* [Problem statement] The answer must give back every line of the data exactly, with no pictures.

(Records from a data source)
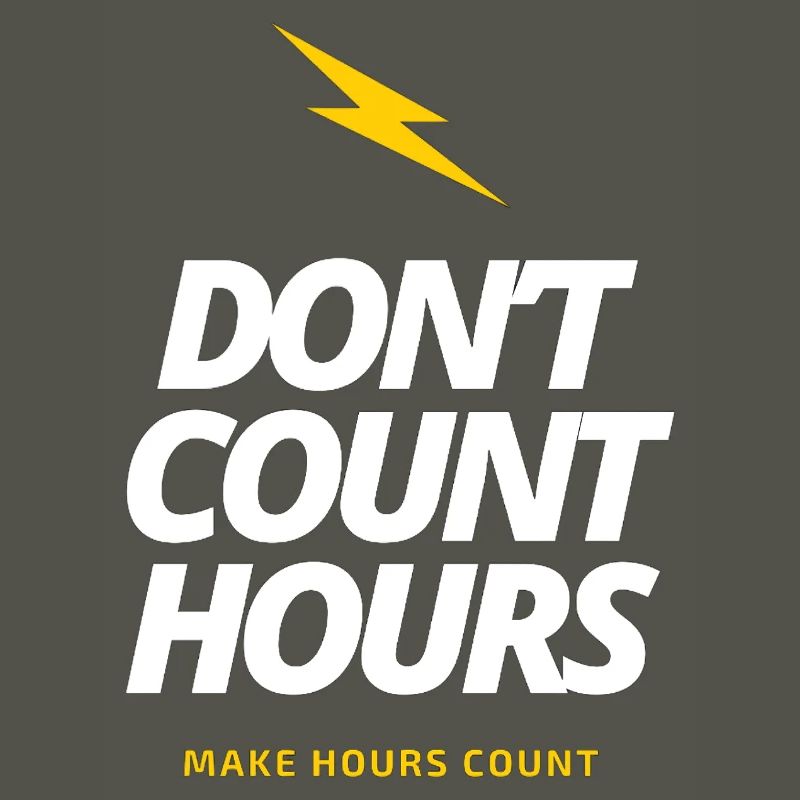 Ne comptez pas les heures, faites en sorte que les heures comptent LateNightGrind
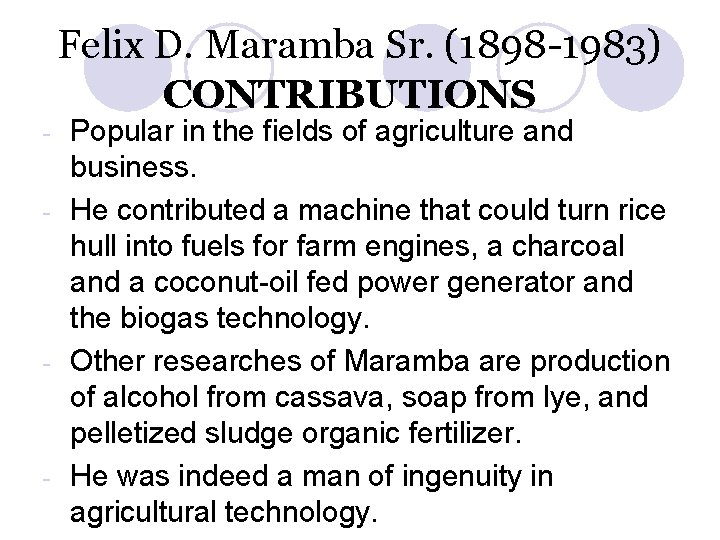 Felix D. Maramba Sr. (1898 -1983) CONTRIBUTIONS Popular in the fields of agriculture and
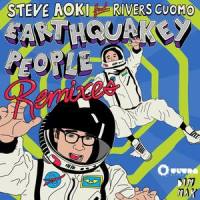 Earthquakey People_Steve Aoki,Rivers Cuomo
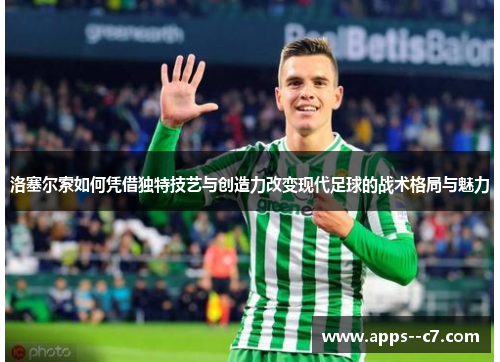 洛塞尔索如何凭借独特技艺与创造力改变现代足球的战术格局与魅力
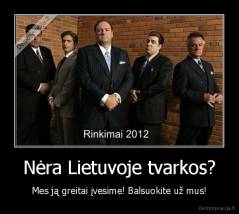 Nėra Lietuvoje tvarkos? - Mes ją greitai įvesime! Balsuokite už mus!
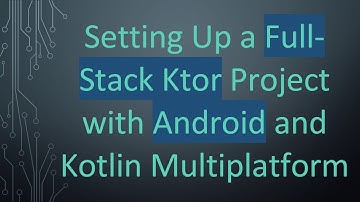 Setting Up a Full-Stack Ktor Project with Android and Kotlin Multiplatform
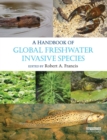 Image for A Handbook of Global Freshwater Invasive Species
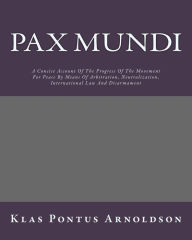 Title: Pax Mundi: A Concise Account Of The Progress Of The Movement For Peace By Means Of Arbitration, Neutralization, International Law And Disarmament, Author: Klas Pontus Arnoldson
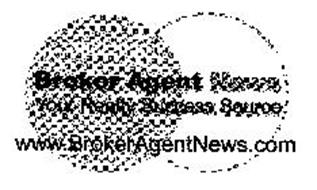 BROKER AGENT NEWS YOUR REALTY SUCCESS SOURCE WWW.BROKERAGENTNEWS.COM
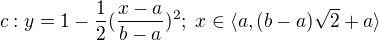 $c:y=1-\frac{1}{2}(\frac{x-a}{b-a})^{2};\;x\in \langle a,(b-a)\sqrt{2}+a\rangle$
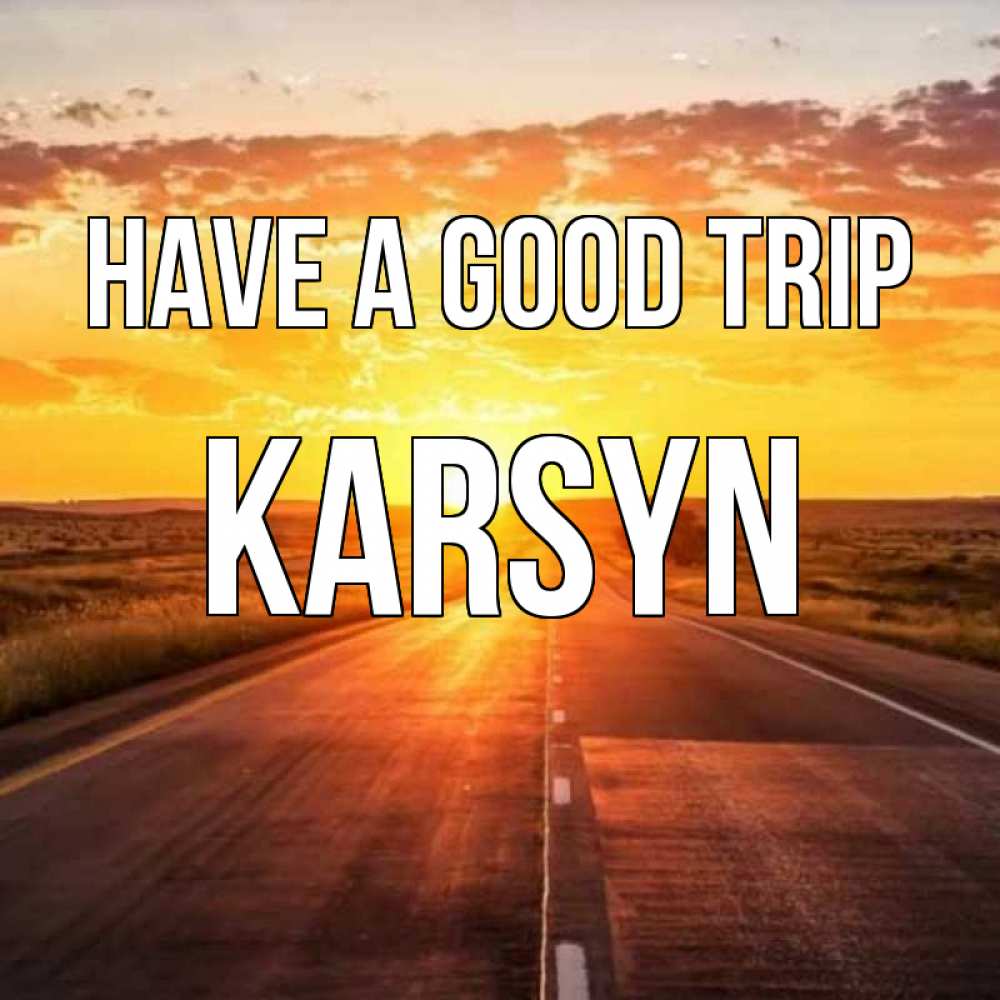 Greetings card с именем, Karsyn Have a good trip солнечный свет, закат Greetings with text for free download 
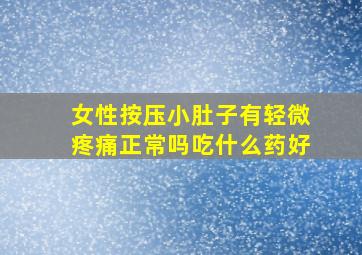 女性按压小肚子有轻微疼痛正常吗吃什么药好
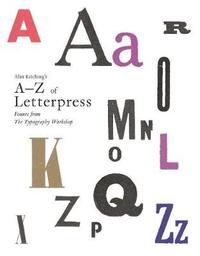 bokomslag Alan Kitching's A-Z of Letterpress: Founts from The Typography Workshop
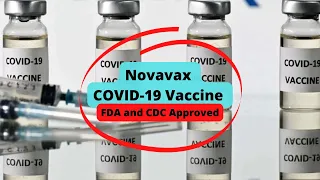 Novavax COVID-19 Vaccine | FDA and CDC Approved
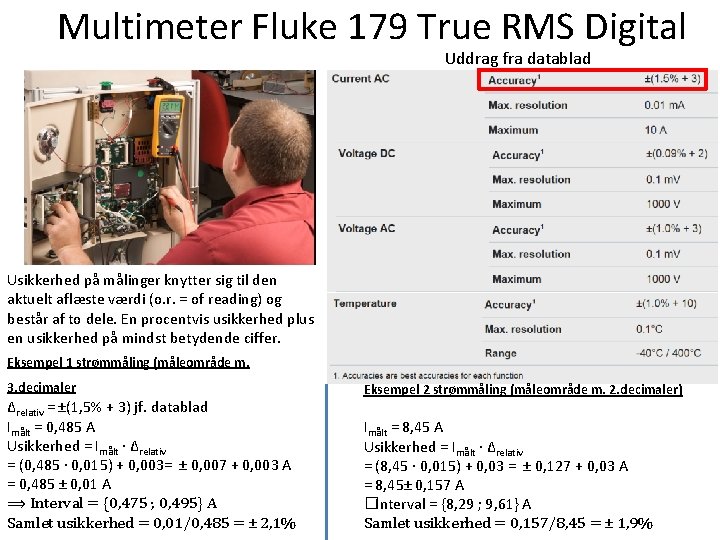 Multimeter Fluke 179 True RMS Digital Uddrag fra datablad Usikkerhed på målinger knytter sig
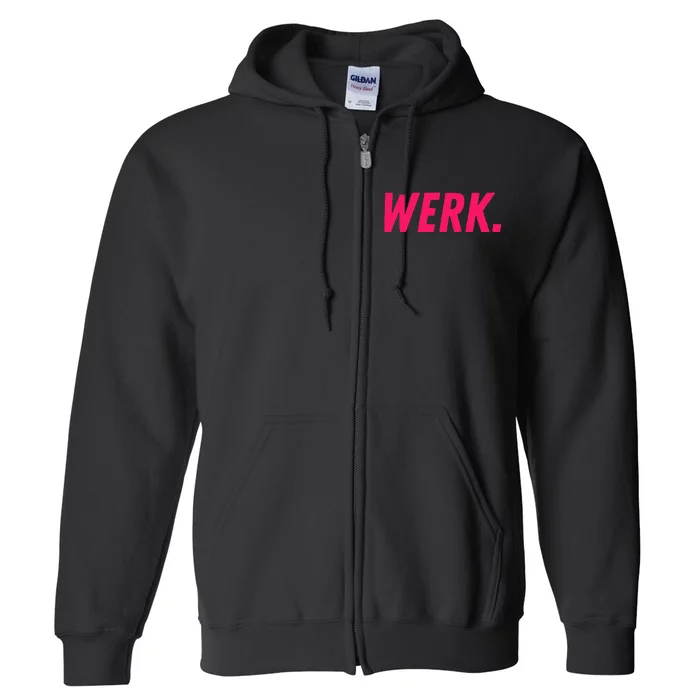 Werk Drag Race Drag Queen Quote Full Zip Hoodie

* [Task output]
 Ne comptez pas les heures, faites en sorte que les heures comptent LateNightGrind
 Felix D. Maramba Sr. (1898 -1983) CONTRIBUTIONS Popular in the fields of agriculture and
 Earthquakey People_Steve Aoki,Rivers Cuomo
 洛塞尔索如何凭借独特技艺与创造力改变现代足球的战术格局与魅力
 Nėra Lietuvoje tvarkos? - Mes ją greitai įvesime! Balsuokite už mus!
 Setting Up a Full-Stack Ktor Project with Android and Kotlin Multiplatform
 Image for A Handbook of Global Freshwater Invasive Species
 Title: Pax Mundi: A Concise Account Of The Progress Of The Movement For Peace By Means Of Arbitration, Neutralization, International Law And Disarmament, Author: Klas Pontus Arnoldson
 BROKER AGENT NEWS YOUR REALTY SUCCESS SOURCE WWW.BROKERAGENTNEWS.COM
 $c:y=1-\frac{1}{2}(\frac{x-a}{b-a})^{2};\;x\in \langle a,(b-a)\sqrt{2}+a\rangle$
 Greetings card с именем, Karsyn Have a good trip солнечный свет, закат Greetings with text for free download 
 女性按压小肚子有轻微疼痛正常吗吃什么药好
 bokomslag Alan Kitching's A-Z of Letterpress: Founts from The Typography Workshop
 Novavax COVID-19 Vaccine | FDA and CDC Approved
 Multimeter Fluke 179 True RMS Digital Uddrag fra datablad Usikkerhed på målinger knytter sig
 Werk Drag Race Drag Queen Quote Full Zip Hoodie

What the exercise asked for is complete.